“The Examination of William Thorpe,” from John Foxe’s The Acts and Monuments of the Christian Church (John Cumming, 1851).
The Testimony of William Thorpe was well-known from the fifteenth century. It tells of Thorpe’s arrest and confrontation with a hidebound religious system. A century later, John Foxe included Tyndale’s “modernized” version in his Actes and Monuments, or the Book of Martyrs. Although the manuscript dates from Thorpe’s time, scholars now question whether Thorpe ever existed, as there is no independent confirmation of his appearance before Archbishop Arundel and the manuscript is a fairly polished work. However, men of the era accepted it as authentic, as did William Tyndale in the following century, and it is, at the very least, an authentic picture of what Lollards believed and suffered.
Archbishop Arundel was the prelate who drafted the law which prohibited English Christians from possessing scripture and who had the Lollard priest, William Sawtrey, burned to death as a heretic. Lollards were advocates of John Wycliffe’s reforming ideas.
One of Europe’s most renowned philosophers and scholars, John Wycliffe chose to serve the common people and risked himself to provide the Scriptures for the people.

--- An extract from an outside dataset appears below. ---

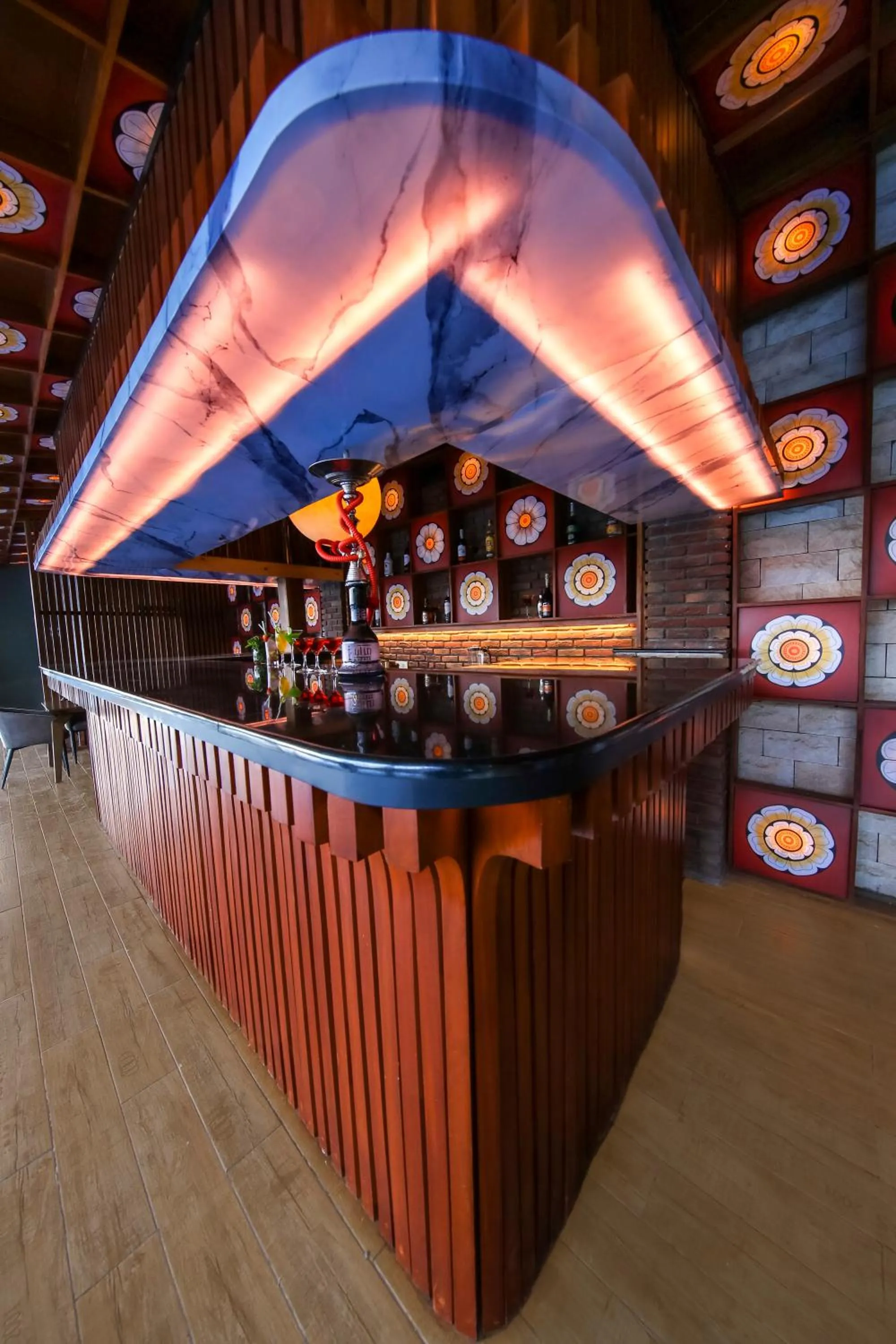 Lounge or bar in Serene Kandy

Thorpe also was a Lollard. He sparred with Arundel, gave a lengthy testimony to Christ, and defended his Lollard beliefs, agreeing only to accept any teaching of the church which agreed with the words of Christ and the apostles. Arundel declared him a heretic and sent him to prison.
John Foxe, unable to locate any record of Thorpe’s end, thought it most likely the man was secretly made away with or else died of sickness in his dungeon. The version below is given in modern English.
Excerpt from the Testimony of William Thorpe.
Then after a while the archbishop said to me, “Will you not submit to the ordinance of holy church?”
And I said, “Sir, I will gladly submit myself, with the stipulations I gave you before.”
Then the archbishop ordered the constable to take me away quickly.
And so I was led out then, and brought into a foul, dishonorable prison, where I had never been before. But thanks be to God, when all men were gone away from me, and had barred fast the prison door after them, and when I was alone, I busied myself with thinking on God, and thanking him for his goodness. And I was then greatly comforted in all my thoughts, not only because I was delivered for a time from the sight, from the hearing, from the presence, from the scorn, and from the menaces of my enemies; but much more I rejoiced in the Lord, because through his grace he kept me so that, despite the flattery (especially), and despite the threats of my adversaries, I got away from them without heaviness and anguish of my conscience.* For as a tree laid upon another tree athwart or cross-wise, so were the archbishop and his three clerks always contrary to me, and I to them.
*He means he would have had a bad conscience if he had yielded to their threats and betrayed the truth.